**Material for the task**
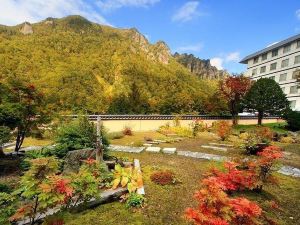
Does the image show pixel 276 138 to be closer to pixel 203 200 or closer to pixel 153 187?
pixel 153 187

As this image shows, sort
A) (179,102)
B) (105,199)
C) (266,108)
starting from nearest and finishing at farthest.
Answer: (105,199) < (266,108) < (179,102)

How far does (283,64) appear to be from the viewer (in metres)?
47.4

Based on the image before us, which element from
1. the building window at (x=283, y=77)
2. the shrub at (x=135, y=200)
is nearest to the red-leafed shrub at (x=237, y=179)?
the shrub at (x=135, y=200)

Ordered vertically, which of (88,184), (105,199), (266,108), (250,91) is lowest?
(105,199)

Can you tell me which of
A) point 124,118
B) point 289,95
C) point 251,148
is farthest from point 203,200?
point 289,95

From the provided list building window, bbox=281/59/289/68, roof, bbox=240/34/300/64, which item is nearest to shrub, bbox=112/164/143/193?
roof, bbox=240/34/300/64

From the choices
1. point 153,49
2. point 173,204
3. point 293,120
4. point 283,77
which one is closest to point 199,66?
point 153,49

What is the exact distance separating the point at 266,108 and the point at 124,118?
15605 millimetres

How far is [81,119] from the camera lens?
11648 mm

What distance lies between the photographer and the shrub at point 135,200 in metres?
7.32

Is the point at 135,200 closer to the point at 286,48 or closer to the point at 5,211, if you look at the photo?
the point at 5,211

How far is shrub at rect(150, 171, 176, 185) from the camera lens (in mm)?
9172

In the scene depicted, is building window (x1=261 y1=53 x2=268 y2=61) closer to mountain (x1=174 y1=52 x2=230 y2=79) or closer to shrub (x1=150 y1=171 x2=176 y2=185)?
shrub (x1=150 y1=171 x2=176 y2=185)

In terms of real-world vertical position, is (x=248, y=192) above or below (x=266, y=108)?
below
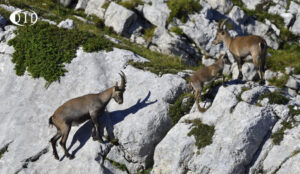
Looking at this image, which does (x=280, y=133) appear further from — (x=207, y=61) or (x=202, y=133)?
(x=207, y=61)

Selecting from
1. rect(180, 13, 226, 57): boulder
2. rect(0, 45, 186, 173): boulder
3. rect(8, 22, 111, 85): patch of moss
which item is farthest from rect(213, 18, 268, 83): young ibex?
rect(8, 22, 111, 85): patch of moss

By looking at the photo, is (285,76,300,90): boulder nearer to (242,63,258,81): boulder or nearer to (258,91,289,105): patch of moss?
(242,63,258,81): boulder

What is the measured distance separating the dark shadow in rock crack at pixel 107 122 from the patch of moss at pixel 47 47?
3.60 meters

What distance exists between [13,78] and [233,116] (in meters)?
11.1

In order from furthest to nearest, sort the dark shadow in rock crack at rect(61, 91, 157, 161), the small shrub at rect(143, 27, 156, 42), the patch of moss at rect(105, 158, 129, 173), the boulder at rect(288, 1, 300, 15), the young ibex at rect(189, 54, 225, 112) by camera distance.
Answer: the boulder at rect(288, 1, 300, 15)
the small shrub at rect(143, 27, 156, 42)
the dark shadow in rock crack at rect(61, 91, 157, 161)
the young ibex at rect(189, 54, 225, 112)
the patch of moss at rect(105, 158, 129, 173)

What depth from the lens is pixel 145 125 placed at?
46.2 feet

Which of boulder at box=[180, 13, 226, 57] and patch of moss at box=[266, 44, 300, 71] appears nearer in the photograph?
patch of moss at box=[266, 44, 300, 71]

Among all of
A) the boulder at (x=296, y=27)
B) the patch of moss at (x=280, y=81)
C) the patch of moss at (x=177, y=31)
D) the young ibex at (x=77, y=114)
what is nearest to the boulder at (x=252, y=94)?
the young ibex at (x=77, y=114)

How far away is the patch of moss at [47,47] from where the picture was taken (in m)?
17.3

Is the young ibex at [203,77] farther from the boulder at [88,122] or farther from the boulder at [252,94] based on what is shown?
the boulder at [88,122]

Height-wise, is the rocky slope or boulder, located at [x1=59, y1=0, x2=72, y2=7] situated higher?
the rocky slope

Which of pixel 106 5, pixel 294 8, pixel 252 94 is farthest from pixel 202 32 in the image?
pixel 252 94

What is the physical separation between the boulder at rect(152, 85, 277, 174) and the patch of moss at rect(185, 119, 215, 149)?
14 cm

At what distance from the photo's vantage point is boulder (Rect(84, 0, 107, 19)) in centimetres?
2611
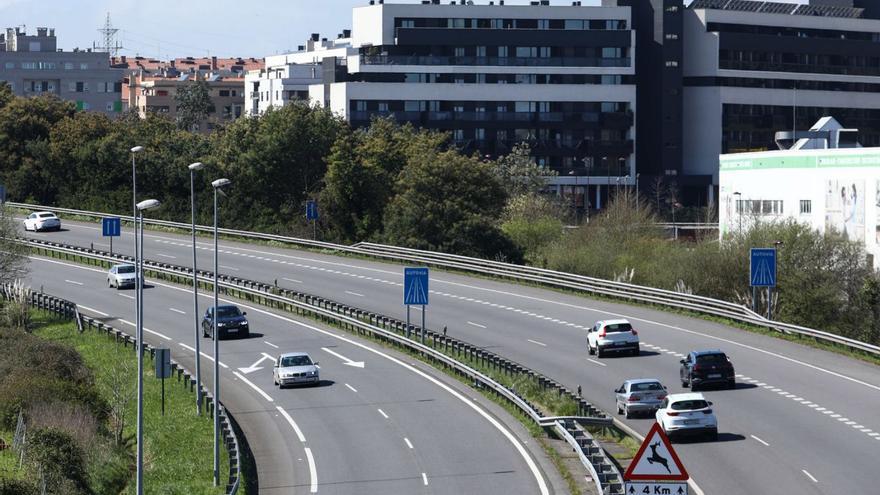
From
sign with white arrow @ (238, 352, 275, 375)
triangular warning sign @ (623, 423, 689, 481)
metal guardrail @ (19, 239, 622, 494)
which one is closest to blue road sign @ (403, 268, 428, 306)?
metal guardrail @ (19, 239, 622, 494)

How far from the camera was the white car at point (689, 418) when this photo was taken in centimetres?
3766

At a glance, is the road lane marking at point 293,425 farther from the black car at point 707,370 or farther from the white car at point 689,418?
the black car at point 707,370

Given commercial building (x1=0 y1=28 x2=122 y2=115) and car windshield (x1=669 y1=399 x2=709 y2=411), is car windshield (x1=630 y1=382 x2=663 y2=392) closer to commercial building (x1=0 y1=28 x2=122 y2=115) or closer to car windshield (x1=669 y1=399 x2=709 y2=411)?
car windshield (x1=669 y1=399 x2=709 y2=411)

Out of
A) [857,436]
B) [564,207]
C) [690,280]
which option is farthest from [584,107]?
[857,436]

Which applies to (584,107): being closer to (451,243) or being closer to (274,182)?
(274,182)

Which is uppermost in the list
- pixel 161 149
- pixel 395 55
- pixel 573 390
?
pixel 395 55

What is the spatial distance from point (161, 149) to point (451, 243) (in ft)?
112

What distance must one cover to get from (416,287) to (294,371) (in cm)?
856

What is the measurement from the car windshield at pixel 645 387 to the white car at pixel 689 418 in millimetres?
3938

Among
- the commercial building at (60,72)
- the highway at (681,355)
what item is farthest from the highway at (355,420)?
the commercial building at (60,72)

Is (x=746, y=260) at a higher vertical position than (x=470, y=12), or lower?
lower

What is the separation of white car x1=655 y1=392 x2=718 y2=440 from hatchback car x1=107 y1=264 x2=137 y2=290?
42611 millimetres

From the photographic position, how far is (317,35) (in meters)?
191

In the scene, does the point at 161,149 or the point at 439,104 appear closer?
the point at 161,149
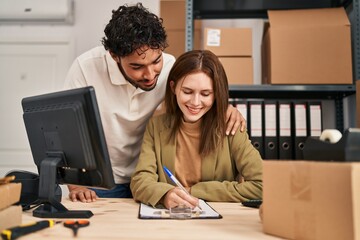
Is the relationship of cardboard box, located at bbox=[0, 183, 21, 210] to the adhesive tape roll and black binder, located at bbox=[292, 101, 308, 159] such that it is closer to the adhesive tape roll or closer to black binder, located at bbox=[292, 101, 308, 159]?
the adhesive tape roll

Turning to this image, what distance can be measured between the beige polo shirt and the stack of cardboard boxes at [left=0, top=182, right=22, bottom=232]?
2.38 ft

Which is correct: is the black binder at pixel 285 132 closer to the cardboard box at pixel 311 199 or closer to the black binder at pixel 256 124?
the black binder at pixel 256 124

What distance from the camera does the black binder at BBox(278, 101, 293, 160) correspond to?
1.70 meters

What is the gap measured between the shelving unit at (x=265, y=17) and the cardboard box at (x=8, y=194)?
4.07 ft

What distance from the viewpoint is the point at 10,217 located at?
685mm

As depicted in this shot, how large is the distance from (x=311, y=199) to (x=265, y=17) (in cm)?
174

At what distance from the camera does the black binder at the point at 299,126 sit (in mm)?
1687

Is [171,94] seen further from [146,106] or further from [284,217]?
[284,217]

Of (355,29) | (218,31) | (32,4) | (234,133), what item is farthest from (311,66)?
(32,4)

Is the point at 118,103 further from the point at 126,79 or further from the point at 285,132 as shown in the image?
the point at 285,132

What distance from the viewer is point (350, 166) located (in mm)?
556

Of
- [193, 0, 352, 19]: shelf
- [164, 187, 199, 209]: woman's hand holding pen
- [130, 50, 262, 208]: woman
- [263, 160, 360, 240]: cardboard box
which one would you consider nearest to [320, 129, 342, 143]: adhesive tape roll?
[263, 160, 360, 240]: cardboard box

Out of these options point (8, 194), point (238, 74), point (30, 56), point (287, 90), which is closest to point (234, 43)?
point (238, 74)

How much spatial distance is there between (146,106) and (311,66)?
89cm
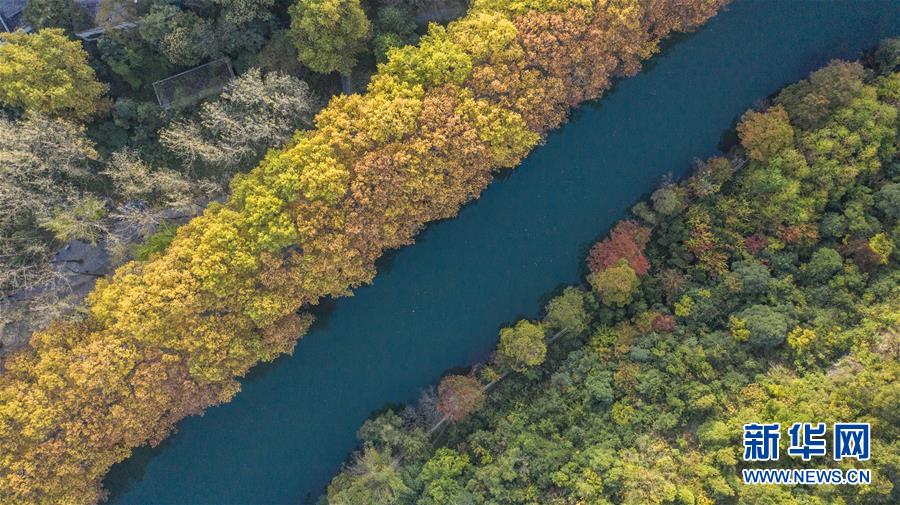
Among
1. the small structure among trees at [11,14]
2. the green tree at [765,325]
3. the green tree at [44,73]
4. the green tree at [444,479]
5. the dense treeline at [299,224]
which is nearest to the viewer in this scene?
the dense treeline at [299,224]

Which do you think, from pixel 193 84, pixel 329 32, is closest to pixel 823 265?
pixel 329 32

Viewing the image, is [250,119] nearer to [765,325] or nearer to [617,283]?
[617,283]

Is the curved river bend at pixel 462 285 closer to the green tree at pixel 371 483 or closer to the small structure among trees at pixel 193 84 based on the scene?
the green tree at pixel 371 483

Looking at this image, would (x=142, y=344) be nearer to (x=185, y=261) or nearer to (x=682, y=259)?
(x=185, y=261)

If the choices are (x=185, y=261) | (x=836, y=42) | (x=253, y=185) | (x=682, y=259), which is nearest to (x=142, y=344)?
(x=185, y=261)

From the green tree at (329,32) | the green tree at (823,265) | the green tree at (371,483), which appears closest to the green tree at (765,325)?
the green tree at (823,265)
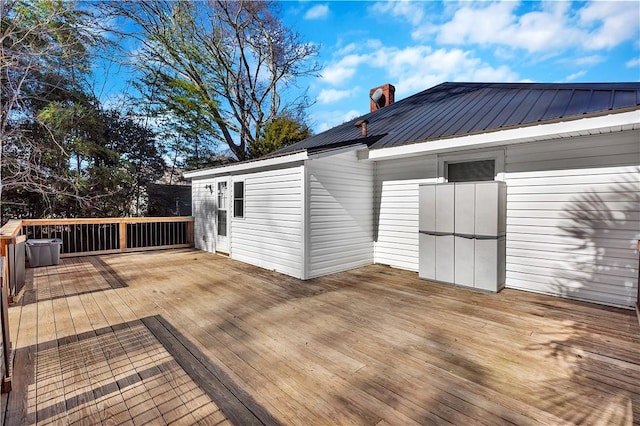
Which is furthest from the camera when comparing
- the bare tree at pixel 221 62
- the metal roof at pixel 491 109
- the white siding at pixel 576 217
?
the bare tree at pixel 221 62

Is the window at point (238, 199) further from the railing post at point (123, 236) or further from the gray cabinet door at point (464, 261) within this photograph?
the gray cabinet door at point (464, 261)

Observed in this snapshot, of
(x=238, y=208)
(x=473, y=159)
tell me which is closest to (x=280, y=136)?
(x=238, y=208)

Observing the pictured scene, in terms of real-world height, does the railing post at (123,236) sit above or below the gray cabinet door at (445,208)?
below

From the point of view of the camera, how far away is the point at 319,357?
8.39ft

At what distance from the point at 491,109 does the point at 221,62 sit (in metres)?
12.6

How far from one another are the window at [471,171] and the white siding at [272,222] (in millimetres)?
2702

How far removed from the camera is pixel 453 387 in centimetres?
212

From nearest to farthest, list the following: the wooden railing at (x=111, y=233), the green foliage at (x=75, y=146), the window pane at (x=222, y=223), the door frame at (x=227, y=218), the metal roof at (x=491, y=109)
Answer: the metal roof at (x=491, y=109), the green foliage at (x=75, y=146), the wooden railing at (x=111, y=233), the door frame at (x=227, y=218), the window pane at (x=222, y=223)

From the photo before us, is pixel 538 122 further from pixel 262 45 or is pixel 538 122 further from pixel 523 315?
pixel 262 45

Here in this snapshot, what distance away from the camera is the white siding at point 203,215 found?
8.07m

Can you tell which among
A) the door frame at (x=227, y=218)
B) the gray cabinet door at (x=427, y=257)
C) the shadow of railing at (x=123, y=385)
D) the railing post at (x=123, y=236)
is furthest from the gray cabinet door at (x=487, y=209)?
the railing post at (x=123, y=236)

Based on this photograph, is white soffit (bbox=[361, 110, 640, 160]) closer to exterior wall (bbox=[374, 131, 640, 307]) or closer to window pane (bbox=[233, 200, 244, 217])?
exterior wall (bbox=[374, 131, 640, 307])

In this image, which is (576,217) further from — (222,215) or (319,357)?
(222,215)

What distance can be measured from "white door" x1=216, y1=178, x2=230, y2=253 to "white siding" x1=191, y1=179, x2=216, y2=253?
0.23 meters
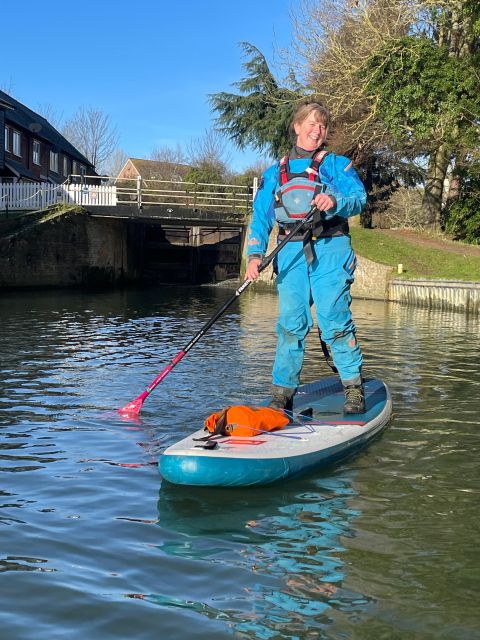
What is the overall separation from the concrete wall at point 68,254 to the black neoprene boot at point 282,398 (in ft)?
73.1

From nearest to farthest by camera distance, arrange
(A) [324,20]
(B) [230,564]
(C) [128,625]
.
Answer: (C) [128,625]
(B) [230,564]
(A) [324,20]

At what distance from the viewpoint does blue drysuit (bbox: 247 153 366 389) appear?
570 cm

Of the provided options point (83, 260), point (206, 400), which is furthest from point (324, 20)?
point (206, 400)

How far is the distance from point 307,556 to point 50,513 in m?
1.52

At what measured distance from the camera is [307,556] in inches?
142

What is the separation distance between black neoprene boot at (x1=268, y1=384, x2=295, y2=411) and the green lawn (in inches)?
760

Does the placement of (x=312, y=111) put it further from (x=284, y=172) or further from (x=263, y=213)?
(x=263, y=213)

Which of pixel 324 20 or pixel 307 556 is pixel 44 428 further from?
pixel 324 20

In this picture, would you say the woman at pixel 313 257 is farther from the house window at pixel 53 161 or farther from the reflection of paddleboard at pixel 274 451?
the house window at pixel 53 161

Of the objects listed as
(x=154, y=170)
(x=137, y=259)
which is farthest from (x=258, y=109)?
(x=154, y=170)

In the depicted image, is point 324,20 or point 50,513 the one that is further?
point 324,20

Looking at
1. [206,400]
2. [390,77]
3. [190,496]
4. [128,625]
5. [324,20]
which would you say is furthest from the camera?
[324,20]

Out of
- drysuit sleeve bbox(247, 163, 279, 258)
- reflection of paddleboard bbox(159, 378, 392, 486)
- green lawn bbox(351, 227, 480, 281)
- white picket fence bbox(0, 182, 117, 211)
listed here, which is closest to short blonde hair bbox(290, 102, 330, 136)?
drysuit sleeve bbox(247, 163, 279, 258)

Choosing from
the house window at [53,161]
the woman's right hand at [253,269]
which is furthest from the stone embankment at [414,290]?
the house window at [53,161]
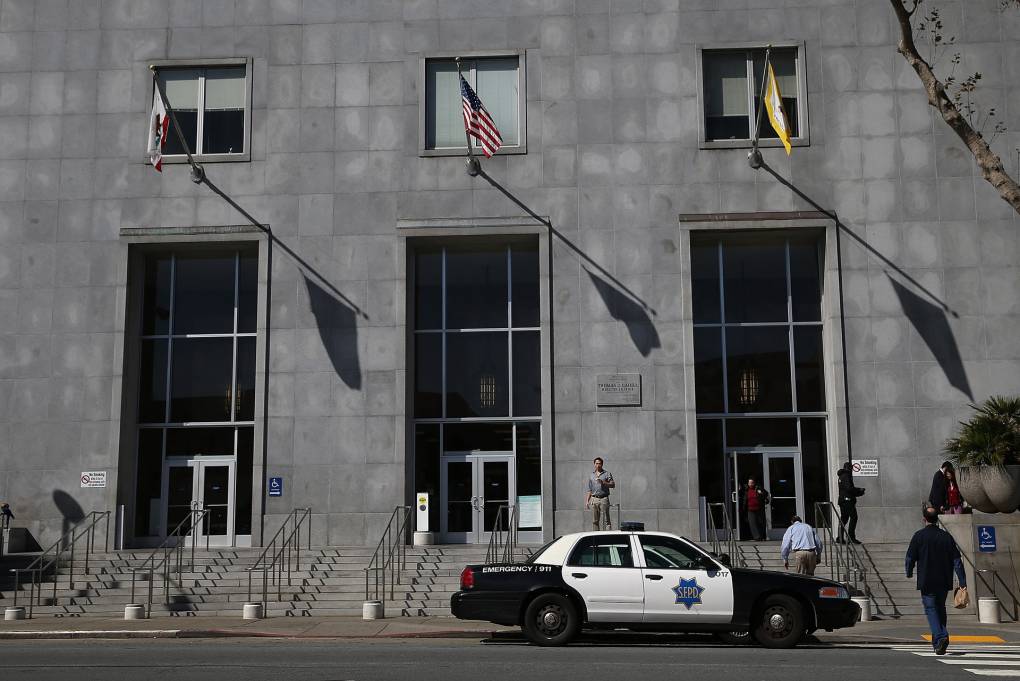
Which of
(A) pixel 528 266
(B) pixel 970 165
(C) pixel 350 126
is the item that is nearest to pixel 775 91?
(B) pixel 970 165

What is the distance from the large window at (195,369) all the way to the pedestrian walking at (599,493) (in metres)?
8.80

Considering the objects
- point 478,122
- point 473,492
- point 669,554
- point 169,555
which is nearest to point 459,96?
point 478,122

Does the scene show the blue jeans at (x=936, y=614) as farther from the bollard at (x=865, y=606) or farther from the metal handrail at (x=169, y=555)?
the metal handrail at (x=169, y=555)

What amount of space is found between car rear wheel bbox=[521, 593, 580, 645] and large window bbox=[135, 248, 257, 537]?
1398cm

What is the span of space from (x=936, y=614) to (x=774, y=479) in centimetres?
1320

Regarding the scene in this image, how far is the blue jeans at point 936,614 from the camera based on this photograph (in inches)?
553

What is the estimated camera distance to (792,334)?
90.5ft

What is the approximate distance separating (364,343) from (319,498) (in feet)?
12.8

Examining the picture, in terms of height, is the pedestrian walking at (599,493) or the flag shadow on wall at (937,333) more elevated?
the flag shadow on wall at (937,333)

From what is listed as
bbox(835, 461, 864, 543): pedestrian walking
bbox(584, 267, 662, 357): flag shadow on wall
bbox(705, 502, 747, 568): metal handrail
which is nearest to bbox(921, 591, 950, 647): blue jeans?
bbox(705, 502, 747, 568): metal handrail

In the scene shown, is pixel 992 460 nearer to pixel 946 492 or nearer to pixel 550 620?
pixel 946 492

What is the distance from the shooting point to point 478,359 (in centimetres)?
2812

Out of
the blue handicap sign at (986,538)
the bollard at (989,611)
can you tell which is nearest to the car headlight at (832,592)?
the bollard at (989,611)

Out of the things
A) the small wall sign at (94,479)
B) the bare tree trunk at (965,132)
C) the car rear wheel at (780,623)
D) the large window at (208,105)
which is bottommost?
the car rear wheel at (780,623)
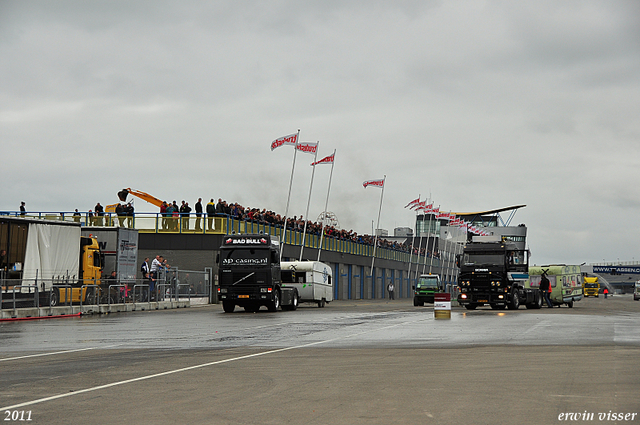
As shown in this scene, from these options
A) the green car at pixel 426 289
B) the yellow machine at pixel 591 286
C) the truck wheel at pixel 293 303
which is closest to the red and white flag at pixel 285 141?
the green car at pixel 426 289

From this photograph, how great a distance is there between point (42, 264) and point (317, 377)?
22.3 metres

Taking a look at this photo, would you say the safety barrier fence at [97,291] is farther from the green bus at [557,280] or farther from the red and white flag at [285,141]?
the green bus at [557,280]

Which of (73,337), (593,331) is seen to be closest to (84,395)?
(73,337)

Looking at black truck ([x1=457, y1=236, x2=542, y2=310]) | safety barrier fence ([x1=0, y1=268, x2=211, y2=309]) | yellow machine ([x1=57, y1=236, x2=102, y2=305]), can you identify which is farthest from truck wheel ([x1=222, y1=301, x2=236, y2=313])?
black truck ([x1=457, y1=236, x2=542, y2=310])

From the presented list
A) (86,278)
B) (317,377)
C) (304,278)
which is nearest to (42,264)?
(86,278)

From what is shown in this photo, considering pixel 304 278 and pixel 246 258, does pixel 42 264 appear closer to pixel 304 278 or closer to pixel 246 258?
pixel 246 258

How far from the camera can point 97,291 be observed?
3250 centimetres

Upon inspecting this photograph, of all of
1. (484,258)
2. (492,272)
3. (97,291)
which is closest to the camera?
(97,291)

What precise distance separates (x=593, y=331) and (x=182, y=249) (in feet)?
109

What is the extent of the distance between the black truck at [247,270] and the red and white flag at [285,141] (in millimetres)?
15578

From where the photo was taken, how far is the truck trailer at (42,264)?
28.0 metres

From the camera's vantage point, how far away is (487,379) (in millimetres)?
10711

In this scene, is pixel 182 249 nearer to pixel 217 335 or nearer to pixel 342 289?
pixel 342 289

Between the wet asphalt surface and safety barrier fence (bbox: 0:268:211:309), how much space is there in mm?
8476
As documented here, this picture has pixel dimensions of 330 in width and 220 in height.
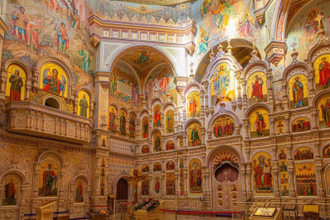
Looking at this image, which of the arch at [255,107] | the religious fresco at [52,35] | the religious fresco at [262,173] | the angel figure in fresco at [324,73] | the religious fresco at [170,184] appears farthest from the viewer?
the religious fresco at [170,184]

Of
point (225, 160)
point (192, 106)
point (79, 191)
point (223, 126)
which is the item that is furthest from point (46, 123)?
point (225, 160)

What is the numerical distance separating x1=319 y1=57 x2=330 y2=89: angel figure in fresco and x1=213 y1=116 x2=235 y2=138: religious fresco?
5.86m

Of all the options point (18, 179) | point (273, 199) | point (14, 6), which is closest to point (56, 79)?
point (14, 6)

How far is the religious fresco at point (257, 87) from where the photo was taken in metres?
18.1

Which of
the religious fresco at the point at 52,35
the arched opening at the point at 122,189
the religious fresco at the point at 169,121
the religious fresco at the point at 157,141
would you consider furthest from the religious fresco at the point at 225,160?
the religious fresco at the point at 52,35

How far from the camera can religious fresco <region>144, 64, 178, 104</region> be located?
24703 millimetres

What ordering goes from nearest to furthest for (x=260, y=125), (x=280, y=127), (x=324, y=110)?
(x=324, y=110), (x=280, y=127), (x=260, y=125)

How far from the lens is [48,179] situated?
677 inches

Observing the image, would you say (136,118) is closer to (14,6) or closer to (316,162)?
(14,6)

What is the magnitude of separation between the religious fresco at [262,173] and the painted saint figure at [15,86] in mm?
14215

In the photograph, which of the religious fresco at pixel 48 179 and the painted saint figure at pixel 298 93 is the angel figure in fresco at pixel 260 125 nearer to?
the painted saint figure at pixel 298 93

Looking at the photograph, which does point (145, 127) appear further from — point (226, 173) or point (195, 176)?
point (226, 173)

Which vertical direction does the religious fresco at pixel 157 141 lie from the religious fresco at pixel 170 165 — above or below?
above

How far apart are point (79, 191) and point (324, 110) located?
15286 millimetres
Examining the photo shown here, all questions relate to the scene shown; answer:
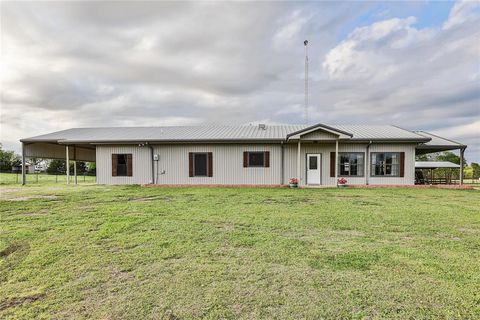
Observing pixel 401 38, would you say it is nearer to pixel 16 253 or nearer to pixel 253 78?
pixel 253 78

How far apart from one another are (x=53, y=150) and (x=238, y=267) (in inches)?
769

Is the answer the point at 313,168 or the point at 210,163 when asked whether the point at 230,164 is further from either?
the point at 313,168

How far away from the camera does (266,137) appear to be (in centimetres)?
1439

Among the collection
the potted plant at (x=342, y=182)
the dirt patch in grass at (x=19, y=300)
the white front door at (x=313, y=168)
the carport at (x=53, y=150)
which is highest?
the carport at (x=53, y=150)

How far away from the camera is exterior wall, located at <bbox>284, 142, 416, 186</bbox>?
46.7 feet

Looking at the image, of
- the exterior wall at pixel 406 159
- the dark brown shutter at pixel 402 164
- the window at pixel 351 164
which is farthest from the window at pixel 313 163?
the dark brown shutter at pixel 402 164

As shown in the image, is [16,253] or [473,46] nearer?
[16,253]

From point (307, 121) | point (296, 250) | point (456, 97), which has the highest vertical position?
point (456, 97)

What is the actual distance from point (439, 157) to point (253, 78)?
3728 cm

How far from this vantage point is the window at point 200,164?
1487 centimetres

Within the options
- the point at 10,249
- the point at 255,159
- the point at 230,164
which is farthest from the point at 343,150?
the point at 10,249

**Task objective**
Please copy the entries again, starting at the beginning of the entries and ending at the line containing "Answer: (105,199) < (266,108) < (179,102)", switching "closer" to "nearer" and leaving all else as it is. Leave out the pictures.

**Reply**
Does the image show pixel 276 138 to be nearer to pixel 203 200 or nearer to pixel 153 187?
pixel 153 187

As this image shows, sort
A) (179,102)
B) (105,199)
C) (266,108)
starting from nearest and finishing at farthest.
Answer: (105,199) < (266,108) < (179,102)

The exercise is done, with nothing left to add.